The list of health calamities did not end there. Heart disease, various forms of cancer, arthritis, and other afflictions that can be prevented through a healthy lifestyle and regular primary care—or effectively managed if detected early and treated—are also cutting a swath through these communities. The survey turned up pockets with extraordinarily high percentages of hypertension, tobacco addiction, and obesity, including what Whitman says are the highest levels of childhood obesity ever measured anywhere—no surprise, given that large areas of the South and West sides lack adequate recreational options and qualify as “food deserts,” places so bereft of decent grocery stores that it is easier to buy french fries at a nearby fast-food restaurant than to get fresh produce from a grocer that may require several bus rides to reach.

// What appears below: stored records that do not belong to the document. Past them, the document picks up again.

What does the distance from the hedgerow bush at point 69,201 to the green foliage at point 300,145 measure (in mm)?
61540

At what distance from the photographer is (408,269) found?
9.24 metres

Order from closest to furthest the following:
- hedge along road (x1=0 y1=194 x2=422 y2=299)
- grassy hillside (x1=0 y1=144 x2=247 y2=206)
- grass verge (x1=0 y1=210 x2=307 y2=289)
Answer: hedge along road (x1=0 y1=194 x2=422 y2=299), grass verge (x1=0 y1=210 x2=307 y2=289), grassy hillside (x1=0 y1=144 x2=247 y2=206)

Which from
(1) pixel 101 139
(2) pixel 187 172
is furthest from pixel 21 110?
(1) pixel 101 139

Some of the findings—such as those for diabetes and pediatric asthma—garnered local headlines and certainly created the impression that Chicago is in the throes of “a regional health care crisis,” as Rush’s David Ansell puts it to me. And undoubtedly these findings offer a vivid and startling snapshot of health conditions in some of Chicago’s neediest communities. But does that make Chicago any more awful than any other place?

“I’d be careful about claiming things are worse here,” cautions the U. of C.’s Marshall Chin, director of Finding Answers: Disparities Research for Change, a program funded by the Robert Wood Johnson Foundation that seeks to improve the quality of health care for racial and ethnic minorities. “You’d be safer saying disparities in Chicago are comparable to those in other big cities.” Still, in dozens of interviews for this article, no one I spoke to disagreed with the basic thrust of Sinai’s research. “The point is that this is an unacceptable level,” Chin says.